La paz sea contigo. Lo voy repitiendo como un mantra a diestro y siniestro, lo lanzo contra los muros, los desparramo por encima de las lápidas y envuelvo a cruces y vírgenes en este siseo, con una insistencia tenaz, casi necia. Es la única oración que sé rezar con entrega, sinceramente. Hasta que llego a la tumba de los míos, tan quietos allí, tan muertos, tan ausentes.
Qué menos que desearles la paz, qué menos.
Y luego están las flores. Como si una rosa blanca, sobre un nombre grabado en la piedra, no fuera capaz de decirlo todo. Una ofrenda sin parangón. Pero se elevan, acinadas, en formas escultóricas a lo Karl Lagerfeld de rímel corrido y manchas de sudor en las axilas de sus pétalos. Insufrible espectáculo el de las flores. Menos mal que afuera, la naturalidad nos asiste entre robles y encinas y brezo y musgo y líquenes y dulces escaramujos sujetando la última gota de lluvia que no se decide a lanzarse contra el suelo.

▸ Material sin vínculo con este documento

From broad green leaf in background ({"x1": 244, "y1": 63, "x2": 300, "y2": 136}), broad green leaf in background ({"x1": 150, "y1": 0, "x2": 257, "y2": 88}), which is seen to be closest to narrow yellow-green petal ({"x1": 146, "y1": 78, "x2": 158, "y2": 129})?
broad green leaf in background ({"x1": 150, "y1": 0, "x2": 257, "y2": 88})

A veces pienso que ellos, los que ya no están, desde algún lugar ignoto, si quieren, nos pueden observar. Pero yo preferiría que no me observaran. Se piensan tantas cosas locas sobre la muerte, cómo descubrir el lugar en donde se optimiza toda esa energía que un día fue carne. Cómo formular el presentimiento de lo que mi corazón sabe, pero mi cabeza no comprende.
«Hola, papá, espero que te vaya bien allá donde estés. Por aquí todo va según lo previsto; en eso tenemos mucha suerte. Te seguimos echando de menos».
No sé por qué, cuando pienso en esto, en vez de mirar a la lápida, echo la vista arriba, por encima del muro. El cielo está cubierto y ha empezado a llover otra vez. Recuerdo que alguien me dijo que sobre las tejas del muro, por la noche, andaba alborotando una familia de mochuelos.
«Seguro que tú los ves, ¿eh, papá? Qué suerte. Hazme una señal para saber por dónde se mueven y venir a tiro fijo con la cámara fotográfica».
Menos mal que no me contesta.
Menos mal que no me faltan los motivos para sonreír.
Al salir y tras cerrar la puerta, echo el candado. Aquí todas tenemos una llave del cementerio. El camino arranca justo desde aquí, o aquí finaliza, como prefieran verlo. Unos cuantos metros en línea recta y luego una curva pronunciada a la derecha, que en cuesta abajo te conduce hasta el pueblo. Es un paseo agradable y una metáfora casi perfecta: solo una dirección y un doble sentido, en uno de los cuales se encuentra la última parada del peregrino.